--- The input ---

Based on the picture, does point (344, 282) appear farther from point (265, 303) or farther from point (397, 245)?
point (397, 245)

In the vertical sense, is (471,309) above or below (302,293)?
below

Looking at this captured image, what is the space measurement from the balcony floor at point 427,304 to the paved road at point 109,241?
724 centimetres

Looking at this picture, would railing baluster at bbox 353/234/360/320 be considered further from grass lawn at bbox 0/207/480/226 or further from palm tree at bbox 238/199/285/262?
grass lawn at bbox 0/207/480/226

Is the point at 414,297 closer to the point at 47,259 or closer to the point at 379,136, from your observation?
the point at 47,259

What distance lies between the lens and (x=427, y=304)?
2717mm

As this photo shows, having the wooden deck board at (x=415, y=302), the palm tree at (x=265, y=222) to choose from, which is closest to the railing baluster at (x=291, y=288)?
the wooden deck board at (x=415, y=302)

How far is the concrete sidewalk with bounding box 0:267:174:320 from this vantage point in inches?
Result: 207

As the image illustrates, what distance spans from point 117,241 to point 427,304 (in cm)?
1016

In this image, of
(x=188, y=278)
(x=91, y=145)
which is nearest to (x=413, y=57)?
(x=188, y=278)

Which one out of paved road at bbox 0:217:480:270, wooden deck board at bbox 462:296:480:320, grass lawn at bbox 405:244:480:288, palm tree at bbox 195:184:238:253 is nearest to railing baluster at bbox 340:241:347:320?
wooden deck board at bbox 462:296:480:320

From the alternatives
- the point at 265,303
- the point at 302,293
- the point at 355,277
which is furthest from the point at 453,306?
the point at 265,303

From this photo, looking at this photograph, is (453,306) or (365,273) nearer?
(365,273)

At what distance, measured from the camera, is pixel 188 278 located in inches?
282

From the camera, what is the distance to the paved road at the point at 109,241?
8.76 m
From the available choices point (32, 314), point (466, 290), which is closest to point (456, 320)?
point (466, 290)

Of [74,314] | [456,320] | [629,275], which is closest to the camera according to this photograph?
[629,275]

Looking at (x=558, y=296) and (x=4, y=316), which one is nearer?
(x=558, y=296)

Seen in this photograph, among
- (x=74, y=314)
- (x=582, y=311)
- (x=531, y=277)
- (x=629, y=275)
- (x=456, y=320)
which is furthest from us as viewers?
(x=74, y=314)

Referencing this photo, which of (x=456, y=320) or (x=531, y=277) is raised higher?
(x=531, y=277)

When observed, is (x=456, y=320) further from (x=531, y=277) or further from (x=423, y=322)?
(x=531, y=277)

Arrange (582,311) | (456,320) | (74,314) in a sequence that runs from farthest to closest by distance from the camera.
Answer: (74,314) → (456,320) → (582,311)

---

### What to do
Please format every line of the records above as a JSON list of strings, with one string per line and blank lines omitted.

### Task response
[
  "Based on the picture, does point (344, 282) appear farther from point (265, 303) or farther from point (397, 245)?",
  "point (397, 245)",
  "In the vertical sense, is (471,309) above or below (302,293)?",
  "below",
  "Looking at this captured image, what is the space measurement from the balcony floor at point 427,304 to the paved road at point 109,241?",
  "724 centimetres",
  "Looking at this picture, would railing baluster at bbox 353/234/360/320 be considered further from grass lawn at bbox 0/207/480/226 or further from palm tree at bbox 238/199/285/262?",
  "grass lawn at bbox 0/207/480/226",
  "Is the point at 414,297 closer to the point at 47,259 or closer to the point at 379,136, from your observation?",
  "the point at 47,259",
  "What distance lies between the lens and (x=427, y=304)?",
  "2717mm",
  "As this photo shows, having the wooden deck board at (x=415, y=302), the palm tree at (x=265, y=222) to choose from, which is closest to the railing baluster at (x=291, y=288)?",
  "the wooden deck board at (x=415, y=302)",
  "How far is the concrete sidewalk with bounding box 0:267:174:320 from this vantage point in inches?",
  "Result: 207",
  "As the image illustrates, what distance spans from point 117,241 to point 427,304 (in cm)?",
  "1016",
  "In this image, of",
  "(x=188, y=278)",
  "(x=91, y=145)",
  "which is nearest to (x=413, y=57)?",
  "(x=188, y=278)",
  "Which one out of paved road at bbox 0:217:480:270, wooden deck board at bbox 462:296:480:320, grass lawn at bbox 405:244:480:288, palm tree at bbox 195:184:238:253 is nearest to railing baluster at bbox 340:241:347:320?",
  "wooden deck board at bbox 462:296:480:320",
  "From the alternatives",
  "- the point at 265,303",
  "- the point at 302,293",
  "- the point at 355,277",
  "which is furthest from the point at 453,306?",
  "the point at 265,303",
  "From this photo, looking at this photograph, is (453,306) or (365,273) nearer?",
  "(365,273)",
  "At what distance, measured from the camera, is pixel 188 278 located in inches?",
  "282",
  "From the camera, what is the distance to the paved road at the point at 109,241?",
  "8.76 m",
  "From the available choices point (32, 314), point (466, 290), which is closest to point (456, 320)?",
  "point (466, 290)",
  "Of [74,314] | [456,320] | [629,275], which is closest to the camera according to this photograph?",
  "[629,275]",
  "Looking at (x=558, y=296) and (x=4, y=316), which one is nearer?",
  "(x=558, y=296)",
  "Seen in this photograph, among",
  "- (x=74, y=314)",
  "- (x=582, y=311)",
  "- (x=531, y=277)",
  "- (x=629, y=275)",
  "- (x=456, y=320)",
  "which is furthest from us as viewers?",
  "(x=74, y=314)",
  "Referencing this photo, which of (x=456, y=320) or (x=531, y=277) is raised higher?",
  "(x=531, y=277)",
  "When observed, is (x=456, y=320) further from (x=531, y=277) or further from (x=423, y=322)?",
  "(x=531, y=277)",
  "Arrange (582,311) | (456,320) | (74,314) in a sequence that runs from farthest to closest by distance from the camera.",
  "Answer: (74,314) → (456,320) → (582,311)"
]